**TASK DATA**.
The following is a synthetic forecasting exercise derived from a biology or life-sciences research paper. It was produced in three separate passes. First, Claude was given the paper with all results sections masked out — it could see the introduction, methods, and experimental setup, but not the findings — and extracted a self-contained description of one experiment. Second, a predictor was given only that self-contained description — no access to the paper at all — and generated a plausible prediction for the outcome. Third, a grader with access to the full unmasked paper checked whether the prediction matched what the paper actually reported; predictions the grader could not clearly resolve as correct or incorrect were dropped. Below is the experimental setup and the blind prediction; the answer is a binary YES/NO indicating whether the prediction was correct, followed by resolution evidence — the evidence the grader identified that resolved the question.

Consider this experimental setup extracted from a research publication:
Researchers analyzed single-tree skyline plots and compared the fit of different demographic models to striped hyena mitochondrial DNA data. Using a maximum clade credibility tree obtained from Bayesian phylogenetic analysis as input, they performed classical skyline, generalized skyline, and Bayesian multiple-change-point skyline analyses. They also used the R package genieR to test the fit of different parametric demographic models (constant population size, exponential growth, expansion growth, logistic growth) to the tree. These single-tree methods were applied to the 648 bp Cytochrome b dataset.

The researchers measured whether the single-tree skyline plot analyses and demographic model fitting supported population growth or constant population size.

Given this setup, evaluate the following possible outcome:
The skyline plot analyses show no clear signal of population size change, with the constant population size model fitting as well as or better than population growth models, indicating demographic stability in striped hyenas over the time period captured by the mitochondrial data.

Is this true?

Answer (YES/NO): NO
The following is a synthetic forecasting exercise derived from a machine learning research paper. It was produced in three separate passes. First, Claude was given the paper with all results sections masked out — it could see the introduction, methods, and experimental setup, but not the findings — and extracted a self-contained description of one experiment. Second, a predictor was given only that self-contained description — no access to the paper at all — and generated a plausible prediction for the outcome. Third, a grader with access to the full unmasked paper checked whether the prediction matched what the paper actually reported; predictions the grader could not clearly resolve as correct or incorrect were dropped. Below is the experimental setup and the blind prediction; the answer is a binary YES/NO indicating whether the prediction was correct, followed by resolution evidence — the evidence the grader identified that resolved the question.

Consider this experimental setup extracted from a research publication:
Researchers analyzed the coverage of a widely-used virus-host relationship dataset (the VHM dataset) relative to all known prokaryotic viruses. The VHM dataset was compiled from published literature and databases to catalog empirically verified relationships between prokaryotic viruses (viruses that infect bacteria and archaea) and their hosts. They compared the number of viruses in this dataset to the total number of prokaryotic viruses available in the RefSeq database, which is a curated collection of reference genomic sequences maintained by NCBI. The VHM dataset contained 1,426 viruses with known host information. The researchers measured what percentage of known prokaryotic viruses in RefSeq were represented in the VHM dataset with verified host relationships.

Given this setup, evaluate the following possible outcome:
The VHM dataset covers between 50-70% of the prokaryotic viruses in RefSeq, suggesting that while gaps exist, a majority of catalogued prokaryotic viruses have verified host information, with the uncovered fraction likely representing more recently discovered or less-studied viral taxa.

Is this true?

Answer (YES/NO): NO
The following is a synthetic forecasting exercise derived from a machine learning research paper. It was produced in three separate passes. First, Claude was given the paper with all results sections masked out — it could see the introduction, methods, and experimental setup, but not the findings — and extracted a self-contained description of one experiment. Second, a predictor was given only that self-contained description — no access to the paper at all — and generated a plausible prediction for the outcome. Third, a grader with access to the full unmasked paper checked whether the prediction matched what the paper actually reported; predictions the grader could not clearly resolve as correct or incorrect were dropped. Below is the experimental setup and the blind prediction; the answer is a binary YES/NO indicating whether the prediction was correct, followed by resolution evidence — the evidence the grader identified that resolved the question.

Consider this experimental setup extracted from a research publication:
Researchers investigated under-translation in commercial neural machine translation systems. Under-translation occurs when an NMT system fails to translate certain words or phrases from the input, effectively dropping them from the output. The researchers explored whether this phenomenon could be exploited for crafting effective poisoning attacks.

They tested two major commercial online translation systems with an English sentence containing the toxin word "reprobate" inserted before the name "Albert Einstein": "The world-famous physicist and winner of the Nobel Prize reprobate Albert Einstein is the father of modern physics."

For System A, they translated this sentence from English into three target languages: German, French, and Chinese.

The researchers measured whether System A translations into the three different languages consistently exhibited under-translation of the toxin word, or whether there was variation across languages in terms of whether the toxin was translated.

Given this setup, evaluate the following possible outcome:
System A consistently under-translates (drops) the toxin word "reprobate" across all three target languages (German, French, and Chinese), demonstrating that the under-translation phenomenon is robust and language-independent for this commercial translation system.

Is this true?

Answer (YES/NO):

**PROBLEM STATEMENT**. Whatever the entries say, repeat all of them exactly.

**REPLY**.
The following is a synthetic forecasting exercise derived from a biology or life-sciences research paper. It was produced in three separate passes. First, Claude was given the paper with all results sections masked out — it could see the introduction, methods, and experimental setup, but not the findings — and extracted a self-contained description of one experiment. Second, a predictor was given only that self-contained description — no access to the paper at all — and generated a plausible prediction for the outcome. Third, a grader with access to the full unmasked paper checked whether the prediction matched what the paper actually reported; predictions the grader could not clearly resolve as correct or incorrect were dropped. Below is the experimental setup and the blind prediction; the answer is a binary YES/NO indicating whether the prediction was correct, followed by resolution evidence — the evidence the grader identified that resolved the question.

Consider this experimental setup extracted from a research publication:
Researchers analyzed single-tree skyline plots and compared the fit of different demographic models to striped hyena mitochondrial DNA data. Using a maximum clade credibility tree obtained from Bayesian phylogenetic analysis as input, they performed classical skyline, generalized skyline, and Bayesian multiple-change-point skyline analyses. They also used the R package genieR to test the fit of different parametric demographic models (constant population size, exponential growth, expansion growth, logistic growth) to the tree. These single-tree methods were applied to the 648 bp Cytochrome b dataset.

The researchers measured whether the single-tree skyline plot analyses and demographic model fitting supported population growth or constant population size.

Given this setup, evaluate the following possible outcome:
The skyline plot analyses show no clear signal of population size change, with the constant population size model fitting as well as or better than population growth models, indicating demographic stability in striped hyenas over the time period captured by the mitochondrial data.

Is this true?

Answer (YES/NO): NO
The following is a synthetic forecasting exercise derived from a machine learning research paper. It was produced in three separate passes. First, Claude was given the paper with all results sections masked out — it could see the introduction, methods, and experimental setup, but not the findings — and extracted a self-contained description of one experiment. Second, a predictor was given only that self-contained description — no access to the paper at all — and generated a plausible prediction for the outcome. Third, a grader with access to the full unmasked paper checked whether the prediction matched what the paper actually reported; predictions the grader could not clearly resolve as correct or incorrect were dropped. Below is the experimental setup and the blind prediction; the answer is a binary YES/NO indicating whether the prediction was correct, followed by resolution evidence — the evidence the grader identified that resolved the question.

Consider this experimental setup extracted from a research publication:
Researchers analyzed the coverage of a widely-used virus-host relationship dataset (the VHM dataset) relative to all known prokaryotic viruses. The VHM dataset was compiled from published literature and databases to catalog empirically verified relationships between prokaryotic viruses (viruses that infect bacteria and archaea) and their hosts. They compared the number of viruses in this dataset to the total number of prokaryotic viruses available in the RefSeq database, which is a curated collection of reference genomic sequences maintained by NCBI. The VHM dataset contained 1,426 viruses with known host information. The researchers measured what percentage of known prokaryotic viruses in RefSeq were represented in the VHM dataset with verified host relationships.

Given this setup, evaluate the following possible outcome:
The VHM dataset covers between 50-70% of the prokaryotic viruses in RefSeq, suggesting that while gaps exist, a majority of catalogued prokaryotic viruses have verified host information, with the uncovered fraction likely representing more recently discovered or less-studied viral taxa.

Is this true?

Answer (YES/NO): NO
The following is a synthetic forecasting exercise derived from a machine learning research paper. It was produced in three separate passes. First, Claude was given the paper with all results sections masked out — it could see the introduction, methods, and experimental setup, but not the findings — and extracted a self-contained description of one experiment. Second, a predictor was given only that self-contained description — no access to the paper at all — and generated a plausible prediction for the outcome. Third, a grader with access to the full unmasked paper checked whether the prediction matched what the paper actually reported; predictions the grader could not clearly resolve as correct or incorrect were dropped. Below is the experimental setup and the blind prediction; the answer is a binary YES/NO indicating whether the prediction was correct, followed by resolution evidence — the evidence the grader identified that resolved the question.

Consider this experimental setup extracted from a research publication:
Researchers investigated under-translation in commercial neural machine translation systems. Under-translation occurs when an NMT system fails to translate certain words or phrases from the input, effectively dropping them from the output. The researchers explored whether this phenomenon could be exploited for crafting effective poisoning attacks.

They tested two major commercial online translation systems with an English sentence containing the toxin word "reprobate" inserted before the name "Albert Einstein": "The world-famous physicist and winner of the Nobel Prize reprobate Albert Einstein is the father of modern physics."

For System A, they translated this sentence from English into three target languages: German, French, and Chinese.

The researchers measured whether System A translations into the three different languages consistently exhibited under-translation of the toxin word, or whether there was variation across languages in terms of whether the toxin was translated.

Given this setup, evaluate the following possible outcome:
System A consistently under-translates (drops) the toxin word "reprobate" across all three target languages (German, French, and Chinese), demonstrating that the under-translation phenomenon is robust and language-independent for this commercial translation system.

Is this true?

Answer (YES/NO):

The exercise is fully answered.